- [Exercise aim]: Could the data underneath be repeated exactly, in full?

- [Given records]:
----

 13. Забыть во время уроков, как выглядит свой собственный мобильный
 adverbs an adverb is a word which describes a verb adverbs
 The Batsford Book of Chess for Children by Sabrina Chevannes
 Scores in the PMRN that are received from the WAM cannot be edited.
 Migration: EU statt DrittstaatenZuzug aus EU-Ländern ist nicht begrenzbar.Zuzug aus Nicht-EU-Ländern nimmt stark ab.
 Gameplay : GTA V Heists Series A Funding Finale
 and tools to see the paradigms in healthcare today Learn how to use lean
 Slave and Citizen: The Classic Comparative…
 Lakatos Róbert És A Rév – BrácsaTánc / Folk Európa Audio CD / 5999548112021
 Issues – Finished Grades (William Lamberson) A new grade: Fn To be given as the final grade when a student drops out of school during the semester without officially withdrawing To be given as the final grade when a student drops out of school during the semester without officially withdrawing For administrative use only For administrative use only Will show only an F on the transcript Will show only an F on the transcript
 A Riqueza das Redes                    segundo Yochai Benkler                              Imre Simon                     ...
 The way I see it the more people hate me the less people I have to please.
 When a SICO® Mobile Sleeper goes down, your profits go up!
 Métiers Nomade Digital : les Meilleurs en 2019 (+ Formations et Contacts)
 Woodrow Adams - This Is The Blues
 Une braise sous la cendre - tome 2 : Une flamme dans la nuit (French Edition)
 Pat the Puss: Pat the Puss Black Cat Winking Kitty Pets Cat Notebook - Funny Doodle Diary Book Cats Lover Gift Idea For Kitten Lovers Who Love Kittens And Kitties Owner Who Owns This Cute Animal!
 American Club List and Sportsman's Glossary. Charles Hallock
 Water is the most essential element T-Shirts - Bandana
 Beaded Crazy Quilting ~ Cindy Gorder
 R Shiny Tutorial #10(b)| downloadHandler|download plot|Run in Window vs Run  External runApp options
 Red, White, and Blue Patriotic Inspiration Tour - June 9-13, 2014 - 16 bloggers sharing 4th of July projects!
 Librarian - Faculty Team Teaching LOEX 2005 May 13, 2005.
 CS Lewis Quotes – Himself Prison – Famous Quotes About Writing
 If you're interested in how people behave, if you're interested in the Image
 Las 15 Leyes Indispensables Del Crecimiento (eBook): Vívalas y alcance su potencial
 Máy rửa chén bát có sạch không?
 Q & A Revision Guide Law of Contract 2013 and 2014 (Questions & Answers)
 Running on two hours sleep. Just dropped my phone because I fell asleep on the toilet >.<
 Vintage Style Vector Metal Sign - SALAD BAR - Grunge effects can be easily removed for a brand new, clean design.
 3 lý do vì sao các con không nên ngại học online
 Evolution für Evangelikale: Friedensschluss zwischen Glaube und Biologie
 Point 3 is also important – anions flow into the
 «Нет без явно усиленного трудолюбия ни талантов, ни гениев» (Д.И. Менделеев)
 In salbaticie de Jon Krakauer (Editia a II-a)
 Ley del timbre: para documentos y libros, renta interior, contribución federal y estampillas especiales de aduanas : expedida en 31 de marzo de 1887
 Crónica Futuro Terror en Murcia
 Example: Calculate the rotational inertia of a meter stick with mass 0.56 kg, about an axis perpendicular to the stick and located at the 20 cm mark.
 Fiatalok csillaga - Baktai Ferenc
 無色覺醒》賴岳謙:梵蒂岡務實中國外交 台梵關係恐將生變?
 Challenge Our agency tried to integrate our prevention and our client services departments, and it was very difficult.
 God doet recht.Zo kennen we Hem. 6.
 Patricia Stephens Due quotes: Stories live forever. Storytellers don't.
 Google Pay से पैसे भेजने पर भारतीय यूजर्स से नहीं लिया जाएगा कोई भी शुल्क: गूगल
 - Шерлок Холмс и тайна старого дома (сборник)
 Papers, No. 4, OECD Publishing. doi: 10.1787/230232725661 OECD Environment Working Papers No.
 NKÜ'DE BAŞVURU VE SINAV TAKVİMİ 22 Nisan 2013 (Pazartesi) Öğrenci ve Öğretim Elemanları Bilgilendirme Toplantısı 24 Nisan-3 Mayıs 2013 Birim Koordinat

----

- [Reply to the task]:
 13. Забыть во время уроков, как выглядит свой собственный мобильный
 adverbs an adverb is a word which describes a verb adverbs
 The Batsford Book of Chess for Children by Sabrina Chevannes
 Scores in the PMRN that are received from the WAM cannot be edited.
 Migration: EU statt DrittstaatenZuzug aus EU-Ländern ist nicht begrenzbar.Zuzug aus Nicht-EU-Ländern nimmt stark ab.
 Gameplay : GTA V Heists Series A Funding Finale
 and tools to see the paradigms in healthcare today Learn how to use lean
 Slave and Citizen: The Classic Comparative…
 Lakatos Róbert És A Rév – BrácsaTánc / Folk Európa Audio CD / 5999548112021
 Issues – Finished Grades (William Lamberson) A new grade: Fn To be given as the final grade when a student drops out of school during the semester without officially withdrawing To be given as the final grade when a student drops out of school during the semester without officially withdrawing For administrative use only For administrative use only Will show only an F on the transcript Will show only an F on the transcript
 A Riqueza das Redes                    segundo Yochai Benkler                              Imre Simon                     ...
 The way I see it the more people hate me the less people I have to please.
 When a SICO® Mobile Sleeper goes down, your profits go up!
 Métiers Nomade Digital : les Meilleurs en 2019 (+ Formations et Contacts)
 Woodrow Adams - This Is The Blues
 Une braise sous la cendre - tome 2 : Une flamme dans la nuit (French Edition)
 Pat the Puss: Pat the Puss Black Cat Winking Kitty Pets Cat Notebook - Funny Doodle Diary Book Cats Lover Gift Idea For Kitten Lovers Who Love Kittens And Kitties Owner Who Owns This Cute Animal!
 American Club List and Sportsman's Glossary. Charles Hallock
 Water is the most essential element T-Shirts - Bandana
 Beaded Crazy Quilting ~ Cindy Gorder
 R Shiny Tutorial #10(b)| downloadHandler|download plot|Run in Window vs Run  External runApp options
 Red, White, and Blue Patriotic Inspiration Tour - June 9-13, 2014 - 16 bloggers sharing 4th of July projects!
 Librarian - Faculty Team Teaching LOEX 2005 May 13, 2005.
 CS Lewis Quotes – Himself Prison – Famous Quotes About Writing
 If you're interested in how people behave, if you're interested in the Image
 Las 15 Leyes Indispensables Del Crecimiento (eBook): Vívalas y alcance su potencial
 Máy rửa chén bát có sạch không?
 Q & A Revision Guide Law of Contract 2013 and 2014 (Questions & Answers)
 Running on two hours sleep. Just dropped my phone because I fell asleep on the toilet >.<
 Vintage Style Vector Metal Sign - SALAD BAR - Grunge effects can be easily removed for a brand new, clean design.
 3 lý do vì sao các con không nên ngại học online
 Evolution für Evangelikale: Friedensschluss zwischen Glaube und Biologie
 Point 3 is also important – anions flow into the
 «Нет без явно усиленного трудолюбия ни талантов, ни гениев» (Д.И. Менделеев)
 In salbaticie de Jon Krakauer (Editia a II-a)
 Ley del timbre: para documentos y libros, renta interior, contribución federal y estampillas especiales de aduanas : expedida en 31 de marzo de 1887
 Crónica Futuro Terror en Murcia
 Example: Calculate the rotational inertia of a meter stick with mass 0.56 kg, about an axis perpendicular to the stick and located at the 20 cm mark.
 Fiatalok csillaga - Baktai Ferenc
 無色覺醒》賴岳謙:梵蒂岡務實中國外交 台梵關係恐將生變?
 Challenge Our agency tried to integrate our prevention and our client services departments, and it was very difficult.
 God doet recht.Zo kennen we Hem. 6.
 Patricia Stephens Due quotes: Stories live forever. Storytellers don't.
 Google Pay से पैसे भेजने पर भारतीय यूजर्स से नहीं लिया जाएगा कोई भी शुल्क: गूगल
 - Шерлок Холмс и тайна старого дома (сборник)
 Papers, No. 4, OECD Publishing. doi: 10.1787/230232725661 OECD Environment Working Papers No.
 NKÜ'DE BAŞVURU VE SINAV TAKVİMİ 22 Nisan 2013 (Pazartesi) Öğrenci ve Öğretim Elemanları Bilgilendirme Toplantısı 24 Nisan-3 Mayıs 2013 Birim Koordinat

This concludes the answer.